Text passage section start
Without going into the full details of that case, it is now possible for a capital loss to arise on the disposal of shares acquired via unapproved employee share options or Enterprise Management Incentive share options because both the market value at exercise and the amount, if any, charged to income tax are included in the acquisition cost. Nicholas's article gives some examples of the decision in operation. This will mean that if an election is made under section 105A a loss, rather than a nil liability, may arise. Depending upon the taxpayer's other circumstances, this may affect whether an election is required or not. Such considerations may be short-lived if there are changes in this year's Budget.
It should also be noted that section 105A only addresses 'same day' transactions. Practitioners should also be aware of potential problems if, say, an option to purchase unapproved shares is exercised on Monday and the shares are sold on Tuesday. If an option to purchase approved shares is exercised within 30 days of that disposal, this acquisition will be linked to the previous disposal under the '30-day rule'. This could ( Mansworth v Jelley aside) result in a gain, that could not be relieved by a section 105A election.
So, pending the Budget and any further Mansworth v Jelley treatments, a detailed diagnosis of a taxpayer's 'same-day' acquisitions is required to ascertain whether a section 105A election should be administered.
Text passage section end
Data shown section start
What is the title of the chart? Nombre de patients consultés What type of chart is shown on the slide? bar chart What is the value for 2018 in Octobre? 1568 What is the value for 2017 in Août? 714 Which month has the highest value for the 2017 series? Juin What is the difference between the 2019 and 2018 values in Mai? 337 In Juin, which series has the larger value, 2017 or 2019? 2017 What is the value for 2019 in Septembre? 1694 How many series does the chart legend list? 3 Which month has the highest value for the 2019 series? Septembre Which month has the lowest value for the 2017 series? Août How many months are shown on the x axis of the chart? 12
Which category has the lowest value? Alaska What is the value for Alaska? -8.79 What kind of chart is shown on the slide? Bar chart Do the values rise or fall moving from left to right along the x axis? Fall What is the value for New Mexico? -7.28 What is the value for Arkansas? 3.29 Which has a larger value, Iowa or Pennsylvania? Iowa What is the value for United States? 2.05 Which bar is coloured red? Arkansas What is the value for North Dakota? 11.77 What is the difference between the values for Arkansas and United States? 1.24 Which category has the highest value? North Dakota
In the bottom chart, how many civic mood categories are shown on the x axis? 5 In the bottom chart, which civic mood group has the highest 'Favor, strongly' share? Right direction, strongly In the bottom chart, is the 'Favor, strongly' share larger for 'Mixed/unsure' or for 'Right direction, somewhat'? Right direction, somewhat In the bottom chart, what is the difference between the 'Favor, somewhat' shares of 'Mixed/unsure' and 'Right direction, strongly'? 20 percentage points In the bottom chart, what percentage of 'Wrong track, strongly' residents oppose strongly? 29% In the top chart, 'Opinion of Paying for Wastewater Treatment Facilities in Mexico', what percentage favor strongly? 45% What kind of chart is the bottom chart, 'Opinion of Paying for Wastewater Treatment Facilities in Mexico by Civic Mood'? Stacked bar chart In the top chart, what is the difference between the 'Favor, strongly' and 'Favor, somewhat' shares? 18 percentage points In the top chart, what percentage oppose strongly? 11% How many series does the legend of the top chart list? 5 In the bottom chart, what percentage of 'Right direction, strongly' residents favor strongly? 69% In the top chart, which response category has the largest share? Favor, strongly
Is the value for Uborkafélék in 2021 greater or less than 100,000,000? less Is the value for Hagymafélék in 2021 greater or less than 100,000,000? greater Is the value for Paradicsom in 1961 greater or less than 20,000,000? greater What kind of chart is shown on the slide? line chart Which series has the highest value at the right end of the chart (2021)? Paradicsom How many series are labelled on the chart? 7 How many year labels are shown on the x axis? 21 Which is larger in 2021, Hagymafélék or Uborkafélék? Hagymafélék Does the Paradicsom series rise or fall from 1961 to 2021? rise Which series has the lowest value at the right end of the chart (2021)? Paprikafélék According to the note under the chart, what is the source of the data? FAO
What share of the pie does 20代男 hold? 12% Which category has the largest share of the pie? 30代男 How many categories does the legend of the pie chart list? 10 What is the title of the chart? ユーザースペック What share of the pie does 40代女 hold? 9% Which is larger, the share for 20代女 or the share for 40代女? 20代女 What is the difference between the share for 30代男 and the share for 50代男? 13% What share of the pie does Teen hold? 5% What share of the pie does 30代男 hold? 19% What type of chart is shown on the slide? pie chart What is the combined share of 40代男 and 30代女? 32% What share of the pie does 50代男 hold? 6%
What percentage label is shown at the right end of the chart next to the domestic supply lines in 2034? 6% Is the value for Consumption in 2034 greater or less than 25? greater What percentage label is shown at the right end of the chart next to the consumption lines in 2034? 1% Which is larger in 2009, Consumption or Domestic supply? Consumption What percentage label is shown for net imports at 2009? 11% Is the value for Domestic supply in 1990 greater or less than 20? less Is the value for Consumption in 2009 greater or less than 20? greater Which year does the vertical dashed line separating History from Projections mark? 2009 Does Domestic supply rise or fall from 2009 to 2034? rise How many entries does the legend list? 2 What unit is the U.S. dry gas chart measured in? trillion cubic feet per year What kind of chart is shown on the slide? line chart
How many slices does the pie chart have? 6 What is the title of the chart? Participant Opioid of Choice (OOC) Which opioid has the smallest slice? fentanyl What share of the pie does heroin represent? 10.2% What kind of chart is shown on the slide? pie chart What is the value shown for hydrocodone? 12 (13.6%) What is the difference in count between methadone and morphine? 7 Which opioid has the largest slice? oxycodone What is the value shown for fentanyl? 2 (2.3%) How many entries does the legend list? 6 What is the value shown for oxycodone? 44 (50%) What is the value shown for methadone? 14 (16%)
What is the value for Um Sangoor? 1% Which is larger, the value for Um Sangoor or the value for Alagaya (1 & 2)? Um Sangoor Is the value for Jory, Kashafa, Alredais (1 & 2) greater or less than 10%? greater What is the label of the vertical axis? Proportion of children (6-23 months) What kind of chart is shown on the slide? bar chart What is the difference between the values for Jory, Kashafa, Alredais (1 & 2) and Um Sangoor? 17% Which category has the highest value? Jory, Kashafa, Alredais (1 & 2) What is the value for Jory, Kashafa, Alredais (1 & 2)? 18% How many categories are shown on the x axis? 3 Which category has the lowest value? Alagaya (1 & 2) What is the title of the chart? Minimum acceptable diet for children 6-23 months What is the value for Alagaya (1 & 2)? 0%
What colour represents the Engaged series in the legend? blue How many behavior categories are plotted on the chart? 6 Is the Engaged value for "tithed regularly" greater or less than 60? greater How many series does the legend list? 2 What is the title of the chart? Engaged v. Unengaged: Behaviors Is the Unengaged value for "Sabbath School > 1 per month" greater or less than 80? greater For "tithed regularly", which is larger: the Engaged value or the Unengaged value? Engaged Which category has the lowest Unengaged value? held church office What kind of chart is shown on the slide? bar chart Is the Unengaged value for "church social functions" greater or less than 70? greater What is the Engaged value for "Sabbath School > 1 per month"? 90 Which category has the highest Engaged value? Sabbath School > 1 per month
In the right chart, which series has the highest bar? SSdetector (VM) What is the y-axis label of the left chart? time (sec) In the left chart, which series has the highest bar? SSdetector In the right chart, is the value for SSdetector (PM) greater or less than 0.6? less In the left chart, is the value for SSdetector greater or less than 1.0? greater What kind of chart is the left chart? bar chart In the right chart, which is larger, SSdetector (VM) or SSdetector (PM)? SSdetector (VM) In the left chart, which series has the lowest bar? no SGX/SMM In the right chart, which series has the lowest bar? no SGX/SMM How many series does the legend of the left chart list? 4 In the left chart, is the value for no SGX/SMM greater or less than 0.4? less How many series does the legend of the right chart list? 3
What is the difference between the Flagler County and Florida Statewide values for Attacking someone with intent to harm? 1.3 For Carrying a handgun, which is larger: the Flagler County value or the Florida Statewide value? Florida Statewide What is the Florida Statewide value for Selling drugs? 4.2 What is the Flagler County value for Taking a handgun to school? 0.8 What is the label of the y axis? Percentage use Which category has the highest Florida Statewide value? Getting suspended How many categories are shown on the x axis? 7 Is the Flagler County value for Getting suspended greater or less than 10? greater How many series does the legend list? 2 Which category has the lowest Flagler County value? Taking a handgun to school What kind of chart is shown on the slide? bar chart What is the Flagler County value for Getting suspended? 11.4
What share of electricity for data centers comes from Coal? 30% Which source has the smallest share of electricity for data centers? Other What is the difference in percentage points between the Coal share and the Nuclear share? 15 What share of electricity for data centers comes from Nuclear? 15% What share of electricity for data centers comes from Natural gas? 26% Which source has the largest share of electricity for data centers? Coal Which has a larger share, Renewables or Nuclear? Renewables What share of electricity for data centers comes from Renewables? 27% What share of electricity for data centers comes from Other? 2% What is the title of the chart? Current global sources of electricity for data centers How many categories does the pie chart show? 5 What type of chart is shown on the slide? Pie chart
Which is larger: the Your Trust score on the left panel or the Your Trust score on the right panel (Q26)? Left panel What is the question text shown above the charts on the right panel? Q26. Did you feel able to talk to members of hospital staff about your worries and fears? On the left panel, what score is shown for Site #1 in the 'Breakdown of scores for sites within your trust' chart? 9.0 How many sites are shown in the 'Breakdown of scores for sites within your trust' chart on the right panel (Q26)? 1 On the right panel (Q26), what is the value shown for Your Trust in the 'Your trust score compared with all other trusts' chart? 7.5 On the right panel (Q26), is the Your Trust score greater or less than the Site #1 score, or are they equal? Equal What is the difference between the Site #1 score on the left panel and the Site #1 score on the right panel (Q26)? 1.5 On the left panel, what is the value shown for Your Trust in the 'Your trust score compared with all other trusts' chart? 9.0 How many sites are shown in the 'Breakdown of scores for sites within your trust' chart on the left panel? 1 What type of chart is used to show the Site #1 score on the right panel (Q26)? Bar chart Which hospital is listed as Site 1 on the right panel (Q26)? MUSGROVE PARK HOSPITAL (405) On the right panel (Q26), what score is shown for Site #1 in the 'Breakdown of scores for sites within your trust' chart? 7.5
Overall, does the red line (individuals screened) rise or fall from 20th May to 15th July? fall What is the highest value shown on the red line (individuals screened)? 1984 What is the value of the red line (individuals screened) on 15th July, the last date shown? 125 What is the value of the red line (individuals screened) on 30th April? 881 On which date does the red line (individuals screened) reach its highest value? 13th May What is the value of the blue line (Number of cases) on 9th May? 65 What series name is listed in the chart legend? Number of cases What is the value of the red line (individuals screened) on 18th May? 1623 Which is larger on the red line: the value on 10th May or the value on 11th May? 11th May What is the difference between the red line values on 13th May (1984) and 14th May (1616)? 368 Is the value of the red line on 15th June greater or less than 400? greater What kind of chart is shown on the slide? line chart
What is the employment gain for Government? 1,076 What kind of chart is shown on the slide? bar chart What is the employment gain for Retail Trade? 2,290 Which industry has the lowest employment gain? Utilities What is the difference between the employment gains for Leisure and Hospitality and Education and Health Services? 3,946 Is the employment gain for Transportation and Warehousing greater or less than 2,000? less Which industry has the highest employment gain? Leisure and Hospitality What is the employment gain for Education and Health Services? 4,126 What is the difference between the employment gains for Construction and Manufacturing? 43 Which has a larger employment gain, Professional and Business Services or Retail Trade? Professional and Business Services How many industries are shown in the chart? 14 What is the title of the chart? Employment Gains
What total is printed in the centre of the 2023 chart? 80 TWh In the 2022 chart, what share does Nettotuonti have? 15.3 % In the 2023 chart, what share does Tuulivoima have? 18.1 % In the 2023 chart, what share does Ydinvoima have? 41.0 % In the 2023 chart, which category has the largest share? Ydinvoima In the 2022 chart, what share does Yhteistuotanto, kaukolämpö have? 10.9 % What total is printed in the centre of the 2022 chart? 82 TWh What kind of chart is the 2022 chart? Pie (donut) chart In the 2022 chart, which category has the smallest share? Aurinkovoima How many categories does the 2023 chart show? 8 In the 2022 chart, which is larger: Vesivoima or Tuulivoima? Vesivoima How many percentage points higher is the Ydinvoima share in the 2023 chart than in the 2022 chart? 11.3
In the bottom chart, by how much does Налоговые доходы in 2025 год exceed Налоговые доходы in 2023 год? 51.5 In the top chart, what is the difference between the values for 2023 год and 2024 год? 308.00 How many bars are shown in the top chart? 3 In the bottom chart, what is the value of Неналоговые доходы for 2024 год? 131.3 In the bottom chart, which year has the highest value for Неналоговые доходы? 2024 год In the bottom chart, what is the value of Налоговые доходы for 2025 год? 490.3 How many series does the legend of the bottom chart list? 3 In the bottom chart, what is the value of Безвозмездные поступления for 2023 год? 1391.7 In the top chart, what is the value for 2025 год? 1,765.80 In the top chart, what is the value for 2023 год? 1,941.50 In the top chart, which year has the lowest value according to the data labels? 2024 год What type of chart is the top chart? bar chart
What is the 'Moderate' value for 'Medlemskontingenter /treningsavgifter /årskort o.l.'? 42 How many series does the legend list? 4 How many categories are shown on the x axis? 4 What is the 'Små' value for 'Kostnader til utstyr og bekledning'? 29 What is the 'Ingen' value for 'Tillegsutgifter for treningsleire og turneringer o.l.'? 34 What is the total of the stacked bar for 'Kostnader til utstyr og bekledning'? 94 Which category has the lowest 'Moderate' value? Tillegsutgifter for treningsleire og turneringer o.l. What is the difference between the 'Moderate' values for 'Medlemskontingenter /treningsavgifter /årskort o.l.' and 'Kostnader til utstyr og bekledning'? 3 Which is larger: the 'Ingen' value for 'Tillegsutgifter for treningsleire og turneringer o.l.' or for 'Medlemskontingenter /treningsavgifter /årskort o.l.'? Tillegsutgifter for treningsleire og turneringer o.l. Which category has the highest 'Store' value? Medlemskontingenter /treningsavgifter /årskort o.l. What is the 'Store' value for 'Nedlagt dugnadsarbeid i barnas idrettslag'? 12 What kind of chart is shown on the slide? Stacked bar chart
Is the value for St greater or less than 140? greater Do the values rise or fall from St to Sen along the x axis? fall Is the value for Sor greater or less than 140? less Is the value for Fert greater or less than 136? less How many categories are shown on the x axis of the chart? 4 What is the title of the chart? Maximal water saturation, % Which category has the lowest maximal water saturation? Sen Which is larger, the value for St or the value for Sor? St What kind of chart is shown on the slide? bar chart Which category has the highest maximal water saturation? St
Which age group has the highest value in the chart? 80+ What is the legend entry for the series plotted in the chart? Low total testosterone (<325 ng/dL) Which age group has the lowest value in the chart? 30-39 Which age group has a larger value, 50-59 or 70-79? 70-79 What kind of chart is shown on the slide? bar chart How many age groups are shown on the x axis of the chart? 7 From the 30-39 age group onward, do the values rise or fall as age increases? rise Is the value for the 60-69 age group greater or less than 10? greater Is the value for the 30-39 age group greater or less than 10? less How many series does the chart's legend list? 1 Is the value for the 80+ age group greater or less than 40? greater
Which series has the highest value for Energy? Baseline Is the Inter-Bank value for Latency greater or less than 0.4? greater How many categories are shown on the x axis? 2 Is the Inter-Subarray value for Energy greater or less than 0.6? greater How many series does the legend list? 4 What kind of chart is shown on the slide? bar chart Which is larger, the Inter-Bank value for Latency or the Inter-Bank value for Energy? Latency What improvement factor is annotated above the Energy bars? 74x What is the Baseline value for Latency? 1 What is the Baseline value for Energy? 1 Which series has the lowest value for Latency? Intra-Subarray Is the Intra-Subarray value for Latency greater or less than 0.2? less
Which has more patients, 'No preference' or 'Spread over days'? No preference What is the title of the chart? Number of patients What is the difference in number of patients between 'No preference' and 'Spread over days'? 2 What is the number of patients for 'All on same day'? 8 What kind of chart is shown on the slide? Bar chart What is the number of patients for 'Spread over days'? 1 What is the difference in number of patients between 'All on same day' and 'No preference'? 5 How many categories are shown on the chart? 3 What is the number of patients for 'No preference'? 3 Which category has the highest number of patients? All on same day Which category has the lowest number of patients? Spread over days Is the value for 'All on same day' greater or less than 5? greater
Data shown section end
*Things to do*
(1) Please repeat the section 105A passage word for word, starting at "It should also" and ending at "section 105A election.".
(2) Translate this sentence from the section 105A passage into Spanish: "It should also be noted that section 105A only addresses 'same day' transactions."

*Answers*
(1)
It should also be noted that section 105A only addresses 'same day' transactions. Practitioners should also be aware of potential problems if, say, an option to purchase unapproved shares is exercised on Monday and the shares are sold on Tuesday. If an option to purchase approved shares is exercised within 30 days of that disposal, this acquisition will be linked to the previous disposal under the '30-day rule'. This could ( Mansworth v Jelley aside) result in a gain, that could not be relieved by a section 105A election.

(2) También debe tenerse en cuenta que la sección 105A solo se refiere a las operaciones del 'mismo día'.